Glossary

This guide will walk you through the terminologies and their meanings used in Squadcast.

This glossary is a guide to walk you through all the terminologies used within Squadcast and others relevant to the incident management and SRE space.

Roles in Squadcast

Account Owner

An Account Owner is the root user of your organization - they have full access. The Account Owner can manage the account subscription settings and billing. Furthermore, Squadcast sends subscription and payment-related update e-mails to the account owner.

Squadcast assigns account ownership to the user that signs up for a Squadcast account. After then, the account owner can manage permissions for each added user.

An Account Owner has the ability to:

  1. Access all billing information

  2. Add new users/ admins/ stakeholder

  3. Delete users/ admins/ stakeholder

  4. Create/edit/delete on-call schedules

  5. Create/edit/delete escalation policies

  6. Create/edit/delete services

  7. Create/edit/delete status pages

  8. Add/edit/delete postmortem templates

  9. Change the account owner or delete the account

Users

Users are typically folks who go on-call and need to be notified every time an incident is triggered. Users can only access the configurations that they’re part of, and they can only access the incidents for teams that they’re a part of. Users can be granted additional permissions controlled by RBAC.

A user can:

  1. Create/edit/delete on-call schedules

  2. Create/edit/delete escalation policies

  3. Create/edit/delete services

  4. Create/edit/update/delete Status Page

Stakeholders

Stakeholders are individuals or groups from within the organization, that take an interest and are impacted by the outcomes of the incident management process.

Stakeholders have view-only access to all incidents. They are not notified by default for any of the incidents created in Squadcast.
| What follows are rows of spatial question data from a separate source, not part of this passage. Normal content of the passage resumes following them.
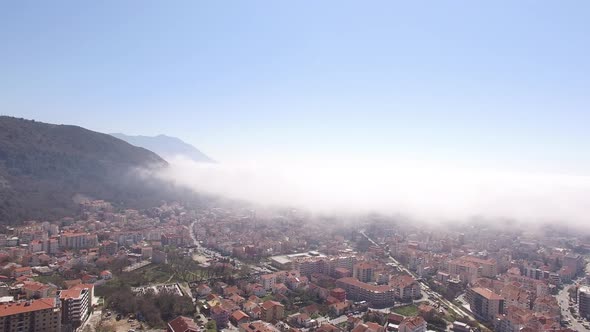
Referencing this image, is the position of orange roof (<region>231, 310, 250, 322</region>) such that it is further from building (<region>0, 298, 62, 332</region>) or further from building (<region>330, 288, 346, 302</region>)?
building (<region>0, 298, 62, 332</region>)

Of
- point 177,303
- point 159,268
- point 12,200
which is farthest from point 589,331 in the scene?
point 12,200

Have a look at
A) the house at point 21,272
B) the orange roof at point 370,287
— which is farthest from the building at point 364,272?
the house at point 21,272

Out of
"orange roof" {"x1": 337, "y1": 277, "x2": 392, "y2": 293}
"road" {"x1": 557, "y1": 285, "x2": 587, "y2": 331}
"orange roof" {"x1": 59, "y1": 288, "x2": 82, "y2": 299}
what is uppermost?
"orange roof" {"x1": 337, "y1": 277, "x2": 392, "y2": 293}

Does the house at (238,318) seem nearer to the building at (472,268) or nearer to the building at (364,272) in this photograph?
the building at (364,272)

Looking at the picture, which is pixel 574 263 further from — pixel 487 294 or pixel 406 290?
pixel 406 290

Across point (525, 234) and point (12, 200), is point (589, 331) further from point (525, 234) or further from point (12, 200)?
point (12, 200)

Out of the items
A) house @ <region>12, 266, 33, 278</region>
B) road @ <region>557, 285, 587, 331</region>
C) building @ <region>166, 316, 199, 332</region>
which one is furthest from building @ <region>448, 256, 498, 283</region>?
house @ <region>12, 266, 33, 278</region>

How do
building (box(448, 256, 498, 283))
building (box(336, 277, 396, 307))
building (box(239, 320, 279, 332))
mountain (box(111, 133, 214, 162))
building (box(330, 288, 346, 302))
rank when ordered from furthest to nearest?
1. mountain (box(111, 133, 214, 162))
2. building (box(448, 256, 498, 283))
3. building (box(336, 277, 396, 307))
4. building (box(330, 288, 346, 302))
5. building (box(239, 320, 279, 332))

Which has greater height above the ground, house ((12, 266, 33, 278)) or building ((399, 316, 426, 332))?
building ((399, 316, 426, 332))
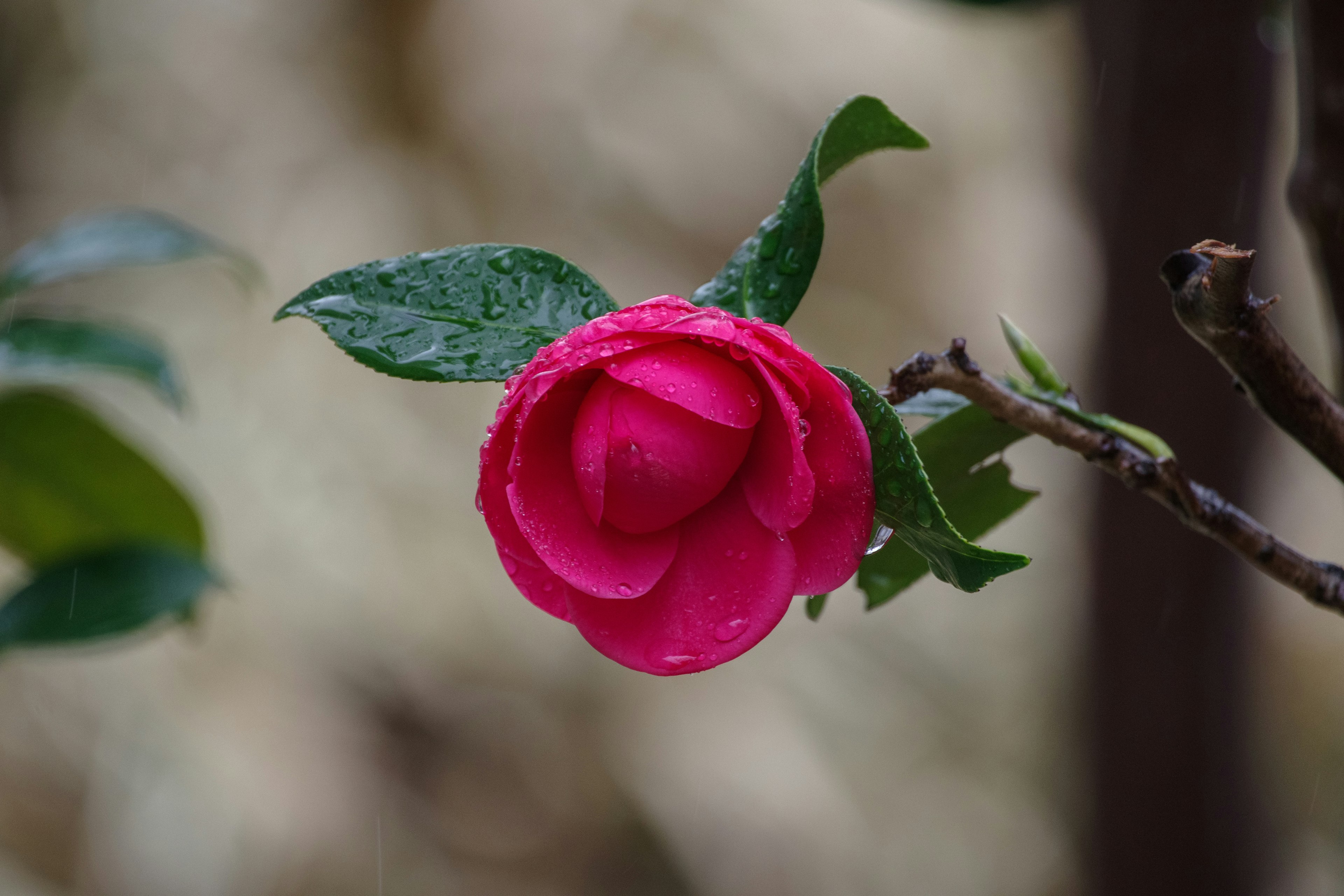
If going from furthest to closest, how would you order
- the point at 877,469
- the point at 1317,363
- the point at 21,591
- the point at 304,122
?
the point at 304,122, the point at 1317,363, the point at 21,591, the point at 877,469

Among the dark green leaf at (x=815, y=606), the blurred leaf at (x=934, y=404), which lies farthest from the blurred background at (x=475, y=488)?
the dark green leaf at (x=815, y=606)

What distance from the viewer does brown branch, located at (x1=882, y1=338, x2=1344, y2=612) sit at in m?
0.35

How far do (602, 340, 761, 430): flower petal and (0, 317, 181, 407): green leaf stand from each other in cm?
65

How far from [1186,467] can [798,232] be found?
121 centimetres

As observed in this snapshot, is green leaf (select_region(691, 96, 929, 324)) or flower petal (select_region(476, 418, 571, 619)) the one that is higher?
green leaf (select_region(691, 96, 929, 324))

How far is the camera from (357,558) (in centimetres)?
250

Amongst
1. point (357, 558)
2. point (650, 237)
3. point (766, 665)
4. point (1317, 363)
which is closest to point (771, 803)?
point (766, 665)

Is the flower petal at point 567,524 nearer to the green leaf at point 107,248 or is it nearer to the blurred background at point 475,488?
the green leaf at point 107,248

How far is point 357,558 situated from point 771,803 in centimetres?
127

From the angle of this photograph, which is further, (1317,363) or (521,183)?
(521,183)

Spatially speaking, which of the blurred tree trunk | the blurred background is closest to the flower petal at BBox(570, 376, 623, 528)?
the blurred tree trunk

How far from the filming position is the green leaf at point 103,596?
2.49 ft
They also can create manual incidents should they notice something wrong and want to notify the on-call team of it. They can add notes to an incident and act as an incident watcher.

A stakeholder can:

  1. Access the incident dashboard

  2. Create incidents from the dashboard and assign it to a user/admin/account owner

  3. Chat in the war room

  4. Watch Incidents

  5. Add Incident Notes

  6. View/update the status page

  7. Add tags to an incident

  8. View the analytics page

Teams

Teams are used to segregate data and have different environments for different functional units. By default, all the users are added to the default team.
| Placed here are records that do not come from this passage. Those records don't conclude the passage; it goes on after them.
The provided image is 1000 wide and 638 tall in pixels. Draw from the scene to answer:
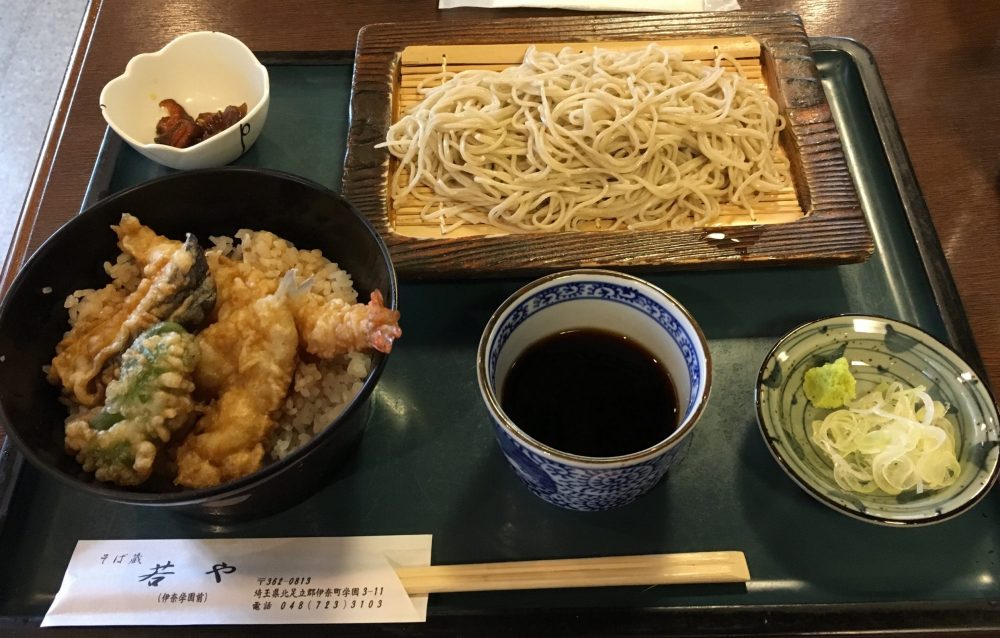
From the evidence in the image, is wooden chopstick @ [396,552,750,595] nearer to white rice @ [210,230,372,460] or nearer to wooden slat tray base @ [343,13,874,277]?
white rice @ [210,230,372,460]

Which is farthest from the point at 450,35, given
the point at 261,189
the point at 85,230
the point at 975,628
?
the point at 975,628

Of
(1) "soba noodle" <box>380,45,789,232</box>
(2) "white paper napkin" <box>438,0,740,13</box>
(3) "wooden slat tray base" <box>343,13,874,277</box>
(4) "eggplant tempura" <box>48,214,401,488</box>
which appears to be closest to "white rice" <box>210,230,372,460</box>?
(4) "eggplant tempura" <box>48,214,401,488</box>

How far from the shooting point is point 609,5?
2.08 metres

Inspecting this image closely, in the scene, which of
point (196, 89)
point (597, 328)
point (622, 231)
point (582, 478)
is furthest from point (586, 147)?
point (196, 89)

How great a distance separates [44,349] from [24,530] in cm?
35

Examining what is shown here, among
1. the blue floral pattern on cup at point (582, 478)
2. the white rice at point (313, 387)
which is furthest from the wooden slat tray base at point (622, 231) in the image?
the blue floral pattern on cup at point (582, 478)

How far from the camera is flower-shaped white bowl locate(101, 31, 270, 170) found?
167 centimetres

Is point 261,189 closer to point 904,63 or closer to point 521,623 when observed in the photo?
point 521,623

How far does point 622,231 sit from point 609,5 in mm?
999

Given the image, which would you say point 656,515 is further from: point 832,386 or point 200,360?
point 200,360

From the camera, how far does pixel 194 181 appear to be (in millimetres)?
1359

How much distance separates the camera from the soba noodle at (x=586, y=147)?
5.49ft

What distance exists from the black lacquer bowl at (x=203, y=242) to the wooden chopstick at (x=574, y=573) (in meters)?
0.28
Note: The default team cannot be deleted.

Squads

Squads are sub-groups that can refer to folks handling a specific functionality, service, or project within the team. Squads are handy when you need to notify the whole group together. For instance, when a coordinated response is required for high-urgency high-complexity incidents, or at the end of an escalation policy when nobody has acknowledged it.

Examples:

  • Payment gateway Squad

  • Backend Squad

  • Frontend Squad

  • All Hands

My Profile

My profile holds the contact information of a user. It also displays the squads, schedules, and escalation policies that the user is a part of along with the details of his MTTA, MTTR for that particular organization. Additionally, it displays the on-call shifts of the user.

Note:

You can set your own customized notification rules - rules for how you want to be notified and after how long from the time of incident trigger.
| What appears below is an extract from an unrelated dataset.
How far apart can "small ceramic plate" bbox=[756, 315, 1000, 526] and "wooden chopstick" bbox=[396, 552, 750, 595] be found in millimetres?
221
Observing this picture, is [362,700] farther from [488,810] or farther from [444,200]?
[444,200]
Although, you cannot set the notification rules for any other user.

Notification Rules

Notification Rules are rules that determine how an individual user is notified of an incident assigned to them. You can set up rules to notify you on any of the following notification channels:

  1. Phone Call

  2. SMS

  3. Email

  4. Push Notification from the Squadcast mobile app

Note:

You can set up a rule to be notified immediately after an incident trigger or at any time interval (in minutes). You can add as many rules as you want in the rule chain.

Dashboard

The Dashboard is the first screen that appears when you log in to your Squadcast account. It has two sections:

  1. Summary Section: The top of the page holds the incident summary where you will be able to see the number of incidents distributed by their state.

  2. Incidents Section: The bottom of the page holds all the existing and incoming incidents with all the incident details associated with it.

The dashboard supports the following functionalities:

  1. Toggle function: You can use the toggle button to see incidents assigned to just you or the entire organization. The toggle button can be found on the top left corner of the dashboard page

  2. Incident states: You can see the number of incidents in each of the states - triggered, acknowledged, resolved and suppressed.

  3. User metrics: You can use the dashboard toggle function to see your MTTA & MTTR or that of your entire organization.

  4. Filter incident activity by time: You can filter to see incidents from last week, last month, last year or for a custom date range. This can be done using the Last Week, Last Month, Last Year and Custom Range buttons on the top right corner of the dashboard page.

  5. Incident Filter: In the incident section, incidents can be filtered via Impacted service (service name(s)), Incident source (alert source), assigned to (name of user, squad or escalation policies).

  6. Bulk Actions: You can take actions to bulk acknowledge or resolve incidents from the Actions button the incident section from the dashboard page.

MTTA

Mean Time To Acknowledge is the average time taken to acknowledge incidents. You can use the toggle switch to view the MTTA for yourself or the organization.

Note:

The MTTA is calculated as a separate metric for every organization that you are a part of on Squadcast.

MTTR

Mean Time To Resolve is the average time taken to resolve incidents. You can use the toggle switch to view the MTTR for yourself or the organization.

Note:

The MTTR is calculated as a separate metric for every organization that you are a part of on Squadcast.

Alert

An Alert is an incoming JSON sent to Squadcast from any alerting tool. Alerts are sent into Squadcast through alert source integrations that you can find here. Alerts can be of different types - informational, warnings or actionable. You will also be able to send in alerts through our API or Email Integration.

Alert Forwarding

Alert Forwarding is used to forward one’s alerts to another on-call user for a period of time. It can be accessed from the Users page on the navigation sidebar.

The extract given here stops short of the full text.